If you’ve ever been the parent of a toddler, you’ve likely had some tough moments attempting to discipline or control your child mid-meltdown. Parenting toddlers can be tough because they are old enough to know that they have some independence but are too young to communicate their needs and wants in a way that is clearly understandable. Pushing limits and navigating communication barriers are important developmental steps for toddlers. Yet stressful situations can arise when toddlers become frustrated with their inability to communicate and get their needs met. Below are 5 positive tools for disciplining your toddler and calming him before his frustration gets out of control.
- Remember: Connection, Not Control
Contrary to a once-popular belief, discipline is about building the right relationship with your child, rather than attempting to control him. Attempts to control rarely work, especially with children in the toddler age group, and often lead to escalated feelings of anger and frustration for both parent and child. Simply by remembering that each moment, albeit difficult, is an opportunity to connect and get to know your child better you’re already on your way to becoming a more intuitive disciplinarian.
While it may seem like your child goes from zero to fit in five seconds flat, most kids experience stages of frustration or helplessness before melting down. Watch your child carefully and learn the more subtle ways he communicates that he’s feeling out of control so that you can intervene early and prevent a full on fit. When you notice the telltale signs, divert his attention to another activity that is less frustrating.
- Set Clear Limits
Even though they will test them, toddlers need and want limits. Setting limits provides structure and security for your child, helping him feel safe while he explores and preventing him from feeling out of control as he familiarizes himself with new skills and knowledge. The limits you set may frustrate your child at first, but he’ll be better off learning and testing them within the safe context of your home before facing the outside world’s many rules and limitations.
- Guide Your Child
When your child breaks a rule, offer an alternative. For example, if he hits the cat you can simply say, “Hitting the cat is not ok. Let me help you pet the cat gently instead.” Just saying “No” and leaving it at that won’t help your child progress.

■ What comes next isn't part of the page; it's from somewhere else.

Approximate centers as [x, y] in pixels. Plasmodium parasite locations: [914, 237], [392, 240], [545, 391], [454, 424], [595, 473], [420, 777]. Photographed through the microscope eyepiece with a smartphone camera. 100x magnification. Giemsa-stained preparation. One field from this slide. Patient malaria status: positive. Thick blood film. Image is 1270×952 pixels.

- When All Else Fails, Stay Calm
If, despite your best parenting efforts, your child starts throwing a mega-fit, take a moment before stepping in. Center yourself and take a deep breath. Speak quietly and calmly to your child and listen. Try to put yourself in his shoes to understand what he’s going through. Keeping your cool will help you get to the bottom of his frustration and diffuse the situation much quicker than yelling, which will only scare your child and raise your blood pressure.
The toddler years are undoubtedly challenging, but by creating a healthy disciplinary dynamic you and your toddler will enjoy your time together much more.